[Aim of the exercise] Each word in the data below should be copied exactly; the images should not.

(Saved data entries)
• • •
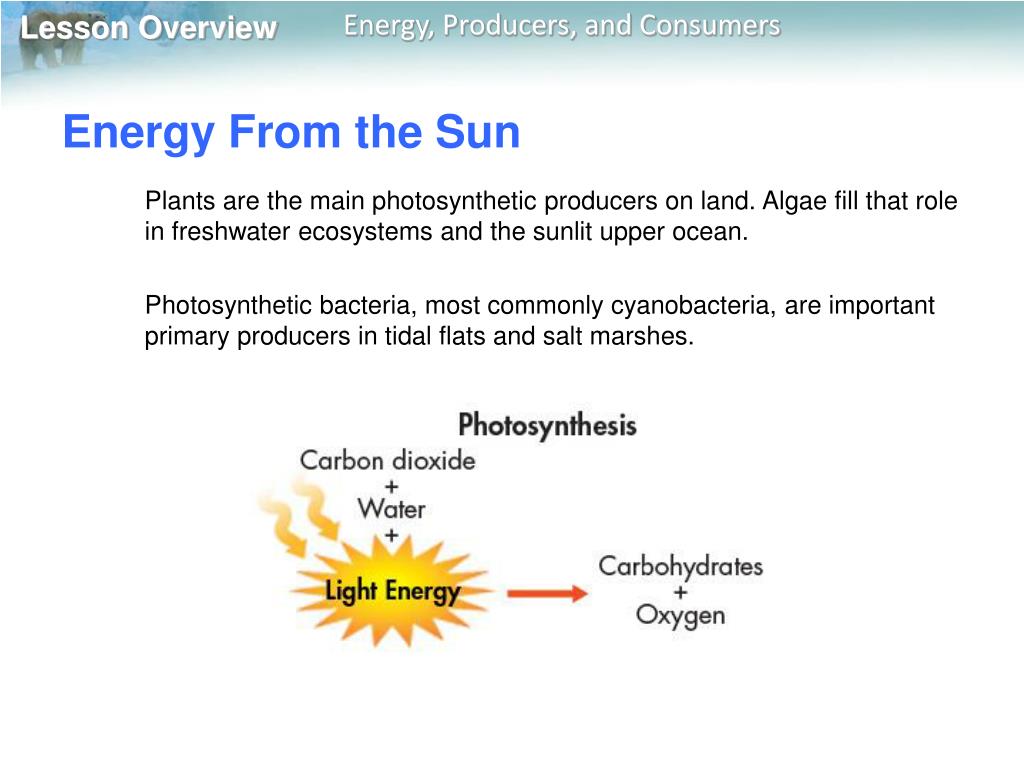 Lesson Overview

Energy, Producers, and Consumers

Energy From the Sun

Plants are the main photosynthetic producers on land. Algae fill that role in freshwater ecosystems and the sunlit upper ocean.

Photosynthetic bacteria, most commonly cyanobacteria, are important primary producers in tidal flats and salt marshes.

Photosynthesis

Carbon dioxide
+
Water
+
Light Energy

Carbohydrates
+
Oxygen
• • •
[Your solution]
 Lesson Overview

Energy, Producers, and Consumers

Energy From the Sun

Plants are the main photosynthetic producers on land. Algae fill that role in freshwater ecosystems and the sunlit upper ocean.

Photosynthetic bacteria, most commonly cyanobacteria, are important primary producers in tidal flats and salt marshes.

Photosynthesis

Carbon dioxide
+
Water
+
Light Energy

Carbohydrates
+
Oxygen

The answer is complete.